Being his fan hasn’t been just about seeing his game, praising his performance and moving on. It has been much more than that. His traits are those which if you pick even one and blindly emulate will only take you nowhere but up. We’ve all heard him being called ‘Mr. Dependable’, ‘The Wall’ and I believe he has earned that. He’s got a metal exterior and interior as well. He has overcome physical as well as barriers of the mind to be what he is today.
In his biography, I read that he used to read books like ‘tough times never last, tough people do’ and ‘the power of positive thinking’ when he was in school, and I got these books immediately. After reading these books I understood that he started laying the foundation of a strong mind way before we (an average teen) start thinking of taking up reading anything other than the course curriculum.
It seemed like he played effortlessly, but he put in lots of efforts when we couldn’t see him. It’s this discipline that helped him play 93 tests in a row which is a record! You know what’s best about his records, is that he never aimed to get them, they just happened with consistent and concrete effort. He attained records only to downplay them, humbly.
What Rahul Dravid means to me is inexplicable in words. When the television set was tuned to a cricket match and we would be batting, I would sit through his innings. If we would be bowling I would wait each time to catch a glimpse of him in the slips. I admire him to bits and I have never admired someone so much ever in my life yet. There have been times when I’m in a situation and I think to myself ‘What would he have done?’
Things I have learnt from him are the essence of being consistent, letting actions speak, not letting out any thoughts however embroiled they maybe. I’ve also learned how to be calm in testing situations, concentrate on what can be done in a particular situation and not give up till the end in trying to make it right, having an intense internal dialogue to have things going in the right direction.

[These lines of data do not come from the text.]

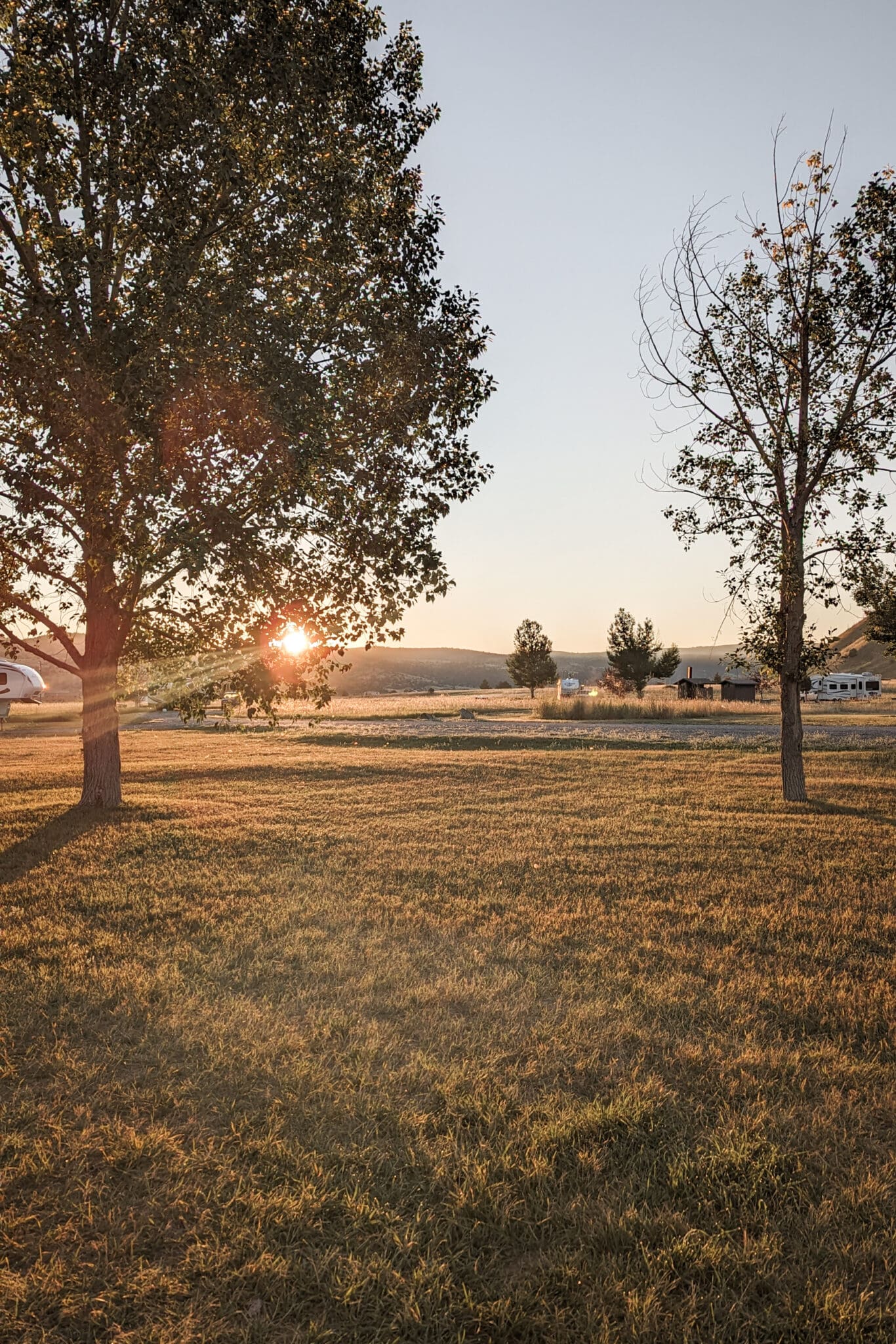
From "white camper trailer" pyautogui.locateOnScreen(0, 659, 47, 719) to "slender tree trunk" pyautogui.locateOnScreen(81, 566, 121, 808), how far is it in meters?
41.8

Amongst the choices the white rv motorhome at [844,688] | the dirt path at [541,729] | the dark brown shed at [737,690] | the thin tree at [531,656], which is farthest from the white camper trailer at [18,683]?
the white rv motorhome at [844,688]

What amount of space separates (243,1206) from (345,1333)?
840 mm

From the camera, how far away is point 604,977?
581cm

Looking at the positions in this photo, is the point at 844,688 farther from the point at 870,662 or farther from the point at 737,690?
the point at 870,662

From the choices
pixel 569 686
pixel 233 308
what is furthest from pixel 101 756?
pixel 569 686

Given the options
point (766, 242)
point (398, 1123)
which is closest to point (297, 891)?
point (398, 1123)

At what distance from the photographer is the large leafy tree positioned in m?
7.69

I have never seen him play live. My only attempt to watch him was when he came to play here in Mumbai (November, last year), but that chance never turned into a seat in the stands because of an exodus of people who had come to see another cricketer. I cried outside the stadium, much to the amusement of my friend and little of myself too. I was probably just 200 metres away from him, yet so far. Another friend who came along did raise a thought which I had laughed off. He’d said what if this is his last series. Then in the middle of our mid-term examinations came speculation of his retirement which put my emotions on some level I myself couldn’t understand. I wasn’t upset, I wasn’t happy either. I had a framed photograph of him which I placed on my table for a week from that day on. As I was writing my exam, somewhere in Bengaluru, Rahul Dravid announced retirement from international cricket. End of a standing ovation worthy era.
Coming to terms is realising that there would be no one to spot in the slips. There would be no instances of seeing his name in the match summary having made not the highest but a considerable contribution to the team total. For me, Cricket started and ended with Rahul Dravid.
Rahul Dravid holds an irreplaceable place in my life. There is no single day when I don’t think about him. Maybe there never will be.